Article |
(begin)
Standing in front of the National Art Museum, you will notice a sign on the right building. Next to the entrance to the restaurant, it refers to the Liceul Principesa Natalia Dadiani. However, the girls’ high school mentioned was not in this building, but in the central building in which the National Art Museum is located today. Historical photographs document the detached building of the Liceul Dadiani; the two-story additions on the left and right were made much later.
The building was erected in 1901 as a girls’ high school, according to the plans of the architect Alexander Bernardazzi. He created numerous magnificent buildings in Chişinău. The school was the second private girls’ high school to offer eight years of education. It was named after its director, Natalia Godlevskaya, who married and became Princess Dadiani. She was also instrumental in financing the luxurious new building.
School graduates included many Jewish girls, including Ida Voliovich, who was born in Chişinău in 1920. In her interview with Centropa, she remembered her school days:
When my father died, I realized that I had to get a good education – I was responsible for my mother. I decided to enter the Romanian highschool, the so-called Princess Natalia Dadiani’s Lyceum. Princess Dadiani was a Russian lady from Bendery, a Moldovan town. She became a Princess after marrying a Georgian Prince. […] She decided to open a state-run Russian high school and invited well-known architects to build this school, which houses the Museum of Arts today. Princess Dadiani died at the age of 38 in 1903, but the school named after her prospered. It was a Russian school before it became a Romanian school in 1919. The Russian teachers, who had a command of the Romanian language continued to work. The director was Raisa Galina, a Russian lady.
I passed exams for the fourth grade and was admitted to the fourth grade of the gymnasium. I submitted the so-called ‘certificate of poverty,’ confirming that I was an orphan, to obtain exemption from tuition fees. Jewish girls constituted almost half of the class and I made lifelong friends there. We wore uniforms: black robes with collars and the letters LPD – Princess Dadiani Lyceum and our numbers embroidered on them.
In those years Bessarabia was rapidly switching to the Romanian language in all spheres of life. My mother tongue was Russian and I communicated with other girls in Russian. However, I also understood Yiddish, since my mama and father spoke Yiddish. I also knew Romanian. There were notes ‘Speak Romanian’ in public places, state offices, big stores, markets or in the streets. Once, my friend […] and I spoke Russian, when we left the school. A teacher was passing by. He didn’t say anything to us, but on the following day our headmistress Raisa Galina suspended us from school for a week. We were happy – we had a whole week for doing nothing and reading our favorite books.
The building was damaged during World War II. After the overhaul, it served as the headquarters of the Central Committee of the Communist Party of the Soviet Socialist Republic of Moldova until 1964. In the 1970s, a two-story extension was added to the building on the right, symmetrical to the existing left one. Today the National Art Museum is located in the historic building.
(end)
Jobs |
1) Name every language mentioned in the text about the Dadiani girls' high school.
2) Return verbatim the passage of the text about the Dadiani girls' high school from "Standing in front" to "luxurious new building.".

Entries provided |
(begin)
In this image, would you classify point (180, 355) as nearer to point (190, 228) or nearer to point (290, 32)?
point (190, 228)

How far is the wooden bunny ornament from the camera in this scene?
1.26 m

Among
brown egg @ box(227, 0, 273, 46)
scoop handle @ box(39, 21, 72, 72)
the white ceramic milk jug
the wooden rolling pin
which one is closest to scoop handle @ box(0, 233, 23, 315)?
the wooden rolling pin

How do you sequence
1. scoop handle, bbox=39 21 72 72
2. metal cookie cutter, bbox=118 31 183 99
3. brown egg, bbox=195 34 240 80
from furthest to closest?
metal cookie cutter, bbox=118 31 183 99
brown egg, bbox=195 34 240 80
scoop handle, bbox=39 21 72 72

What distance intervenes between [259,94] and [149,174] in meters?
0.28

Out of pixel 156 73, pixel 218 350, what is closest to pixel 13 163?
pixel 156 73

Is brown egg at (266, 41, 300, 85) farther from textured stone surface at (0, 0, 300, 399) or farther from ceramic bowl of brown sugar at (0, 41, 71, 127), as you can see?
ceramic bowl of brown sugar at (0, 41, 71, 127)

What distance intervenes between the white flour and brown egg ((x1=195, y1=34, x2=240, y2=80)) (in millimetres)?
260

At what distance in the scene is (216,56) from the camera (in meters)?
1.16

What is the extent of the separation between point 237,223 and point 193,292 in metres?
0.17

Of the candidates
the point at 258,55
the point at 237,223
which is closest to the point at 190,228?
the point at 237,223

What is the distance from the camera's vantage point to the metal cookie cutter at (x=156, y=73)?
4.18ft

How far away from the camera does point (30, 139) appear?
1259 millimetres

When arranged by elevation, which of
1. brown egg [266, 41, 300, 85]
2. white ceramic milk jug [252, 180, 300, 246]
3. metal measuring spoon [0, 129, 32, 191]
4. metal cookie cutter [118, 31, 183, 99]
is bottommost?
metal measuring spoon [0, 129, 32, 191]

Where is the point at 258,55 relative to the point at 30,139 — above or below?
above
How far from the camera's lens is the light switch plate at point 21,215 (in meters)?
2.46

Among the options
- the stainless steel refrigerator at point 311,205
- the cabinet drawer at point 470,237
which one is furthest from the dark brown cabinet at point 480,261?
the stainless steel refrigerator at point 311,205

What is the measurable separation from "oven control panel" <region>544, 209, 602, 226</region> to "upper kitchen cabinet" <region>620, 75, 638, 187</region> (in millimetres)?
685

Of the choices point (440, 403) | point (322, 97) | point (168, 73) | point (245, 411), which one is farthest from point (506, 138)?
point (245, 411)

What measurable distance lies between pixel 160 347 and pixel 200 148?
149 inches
(end)
(begin)
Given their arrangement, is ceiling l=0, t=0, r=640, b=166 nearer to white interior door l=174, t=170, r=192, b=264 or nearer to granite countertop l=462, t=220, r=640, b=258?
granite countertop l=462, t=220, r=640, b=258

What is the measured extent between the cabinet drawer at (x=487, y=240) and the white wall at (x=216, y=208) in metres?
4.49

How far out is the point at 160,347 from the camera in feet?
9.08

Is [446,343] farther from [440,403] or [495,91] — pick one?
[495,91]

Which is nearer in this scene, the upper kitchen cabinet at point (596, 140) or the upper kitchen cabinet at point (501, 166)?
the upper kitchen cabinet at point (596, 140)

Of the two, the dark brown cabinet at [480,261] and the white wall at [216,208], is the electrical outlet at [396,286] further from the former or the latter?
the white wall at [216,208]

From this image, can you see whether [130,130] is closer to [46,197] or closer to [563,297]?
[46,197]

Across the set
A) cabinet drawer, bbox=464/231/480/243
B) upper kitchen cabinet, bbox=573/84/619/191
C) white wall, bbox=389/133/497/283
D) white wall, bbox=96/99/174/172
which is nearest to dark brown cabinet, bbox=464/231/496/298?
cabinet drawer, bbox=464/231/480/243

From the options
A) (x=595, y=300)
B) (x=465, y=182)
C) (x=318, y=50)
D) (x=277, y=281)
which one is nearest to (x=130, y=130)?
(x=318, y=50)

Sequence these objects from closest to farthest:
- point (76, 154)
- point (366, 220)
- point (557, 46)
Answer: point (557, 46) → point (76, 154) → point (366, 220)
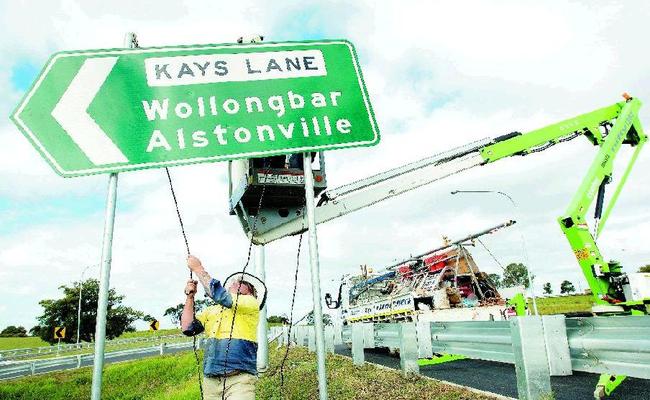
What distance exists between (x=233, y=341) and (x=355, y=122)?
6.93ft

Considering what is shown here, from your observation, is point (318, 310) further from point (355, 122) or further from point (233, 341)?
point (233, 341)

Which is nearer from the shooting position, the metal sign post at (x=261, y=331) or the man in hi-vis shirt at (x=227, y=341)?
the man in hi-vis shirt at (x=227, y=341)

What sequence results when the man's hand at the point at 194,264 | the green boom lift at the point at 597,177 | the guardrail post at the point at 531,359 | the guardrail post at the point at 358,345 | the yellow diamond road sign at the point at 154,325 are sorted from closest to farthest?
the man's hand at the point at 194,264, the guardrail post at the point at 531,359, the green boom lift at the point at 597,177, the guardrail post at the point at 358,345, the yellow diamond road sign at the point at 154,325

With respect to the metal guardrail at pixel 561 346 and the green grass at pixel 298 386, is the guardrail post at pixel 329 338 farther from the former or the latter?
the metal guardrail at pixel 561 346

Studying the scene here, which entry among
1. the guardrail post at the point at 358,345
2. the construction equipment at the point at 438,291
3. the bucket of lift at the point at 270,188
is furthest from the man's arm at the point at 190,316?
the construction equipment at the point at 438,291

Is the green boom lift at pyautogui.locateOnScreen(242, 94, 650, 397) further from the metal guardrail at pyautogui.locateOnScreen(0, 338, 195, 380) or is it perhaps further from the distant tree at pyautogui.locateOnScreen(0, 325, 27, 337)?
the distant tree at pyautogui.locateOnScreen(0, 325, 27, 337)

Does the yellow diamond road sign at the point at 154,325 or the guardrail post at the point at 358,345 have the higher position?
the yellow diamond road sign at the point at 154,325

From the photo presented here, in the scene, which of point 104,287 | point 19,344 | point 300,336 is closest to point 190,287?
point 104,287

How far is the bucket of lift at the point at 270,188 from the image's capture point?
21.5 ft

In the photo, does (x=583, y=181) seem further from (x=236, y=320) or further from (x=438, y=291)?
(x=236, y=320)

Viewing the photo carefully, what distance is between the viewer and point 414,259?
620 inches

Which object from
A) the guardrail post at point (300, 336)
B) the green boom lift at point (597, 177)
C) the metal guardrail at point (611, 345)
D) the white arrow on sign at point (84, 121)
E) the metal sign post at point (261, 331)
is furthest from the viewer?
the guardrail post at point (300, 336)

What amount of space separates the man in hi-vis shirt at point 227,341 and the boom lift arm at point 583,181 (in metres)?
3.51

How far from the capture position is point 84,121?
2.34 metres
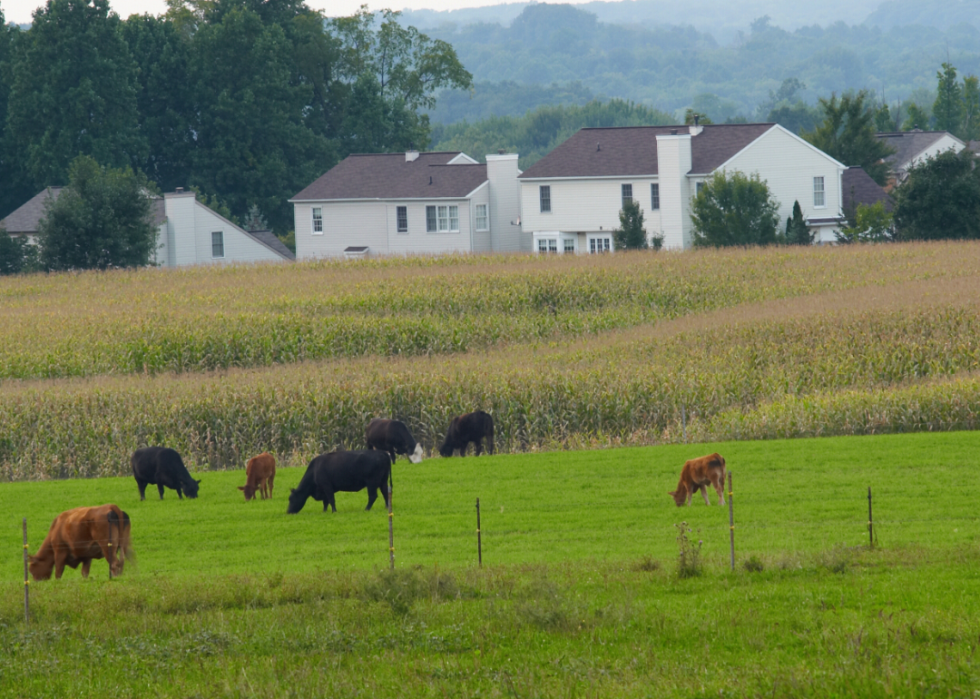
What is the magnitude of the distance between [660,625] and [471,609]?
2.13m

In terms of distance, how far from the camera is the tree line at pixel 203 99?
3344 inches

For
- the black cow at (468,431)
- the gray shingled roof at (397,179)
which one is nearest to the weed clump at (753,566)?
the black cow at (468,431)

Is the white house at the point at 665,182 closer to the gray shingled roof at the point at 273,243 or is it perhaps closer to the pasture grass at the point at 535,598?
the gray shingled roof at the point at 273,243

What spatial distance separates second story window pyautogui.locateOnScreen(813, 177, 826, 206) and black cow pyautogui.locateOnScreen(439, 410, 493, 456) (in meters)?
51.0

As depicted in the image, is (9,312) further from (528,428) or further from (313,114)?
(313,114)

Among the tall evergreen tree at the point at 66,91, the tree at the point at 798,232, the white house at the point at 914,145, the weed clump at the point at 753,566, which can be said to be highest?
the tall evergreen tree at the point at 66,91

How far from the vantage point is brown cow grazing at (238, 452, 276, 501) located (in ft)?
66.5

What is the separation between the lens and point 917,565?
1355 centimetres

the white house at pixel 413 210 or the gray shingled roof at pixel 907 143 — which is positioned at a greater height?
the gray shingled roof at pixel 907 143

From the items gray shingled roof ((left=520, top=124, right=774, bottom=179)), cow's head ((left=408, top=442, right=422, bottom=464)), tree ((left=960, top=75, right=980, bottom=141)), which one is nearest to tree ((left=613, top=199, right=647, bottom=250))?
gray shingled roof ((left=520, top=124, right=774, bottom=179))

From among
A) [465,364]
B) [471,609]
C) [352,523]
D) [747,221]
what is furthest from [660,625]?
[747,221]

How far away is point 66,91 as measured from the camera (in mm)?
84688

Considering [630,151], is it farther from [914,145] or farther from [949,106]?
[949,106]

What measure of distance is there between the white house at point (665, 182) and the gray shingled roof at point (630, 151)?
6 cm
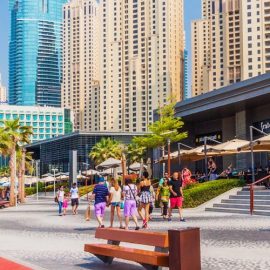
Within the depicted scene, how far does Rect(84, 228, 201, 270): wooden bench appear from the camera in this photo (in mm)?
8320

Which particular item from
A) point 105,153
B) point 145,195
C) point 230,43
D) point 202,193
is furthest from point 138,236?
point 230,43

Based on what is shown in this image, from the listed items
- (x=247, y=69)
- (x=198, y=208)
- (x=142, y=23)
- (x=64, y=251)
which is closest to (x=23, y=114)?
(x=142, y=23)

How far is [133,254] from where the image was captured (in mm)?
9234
(end)
Answers to the tasks |
1) Romanian, Russian, Yiddish

2)
Standing in front of the National Art Museum, you will notice a sign on the right building. Next to the entrance to the restaurant, it refers to the Liceul Principesa Natalia Dadiani. However, the girls’ high school mentioned was not in this building, but in the central building in which the National Art Museum is located today. Historical photographs document the detached building of the Liceul Dadiani; the two-story additions on the left and right were made much later.
The building was erected in 1901 as a girls’ high school, according to the plans of the architect Alexander Bernardazzi. He created numerous magnificent buildings in Chişinău. The school was the second private girls’ high school to offer eight years of education. It was named after its director, Natalia Godlevskaya, who married and became Princess Dadiani. She was also instrumental in financing the luxurious new building.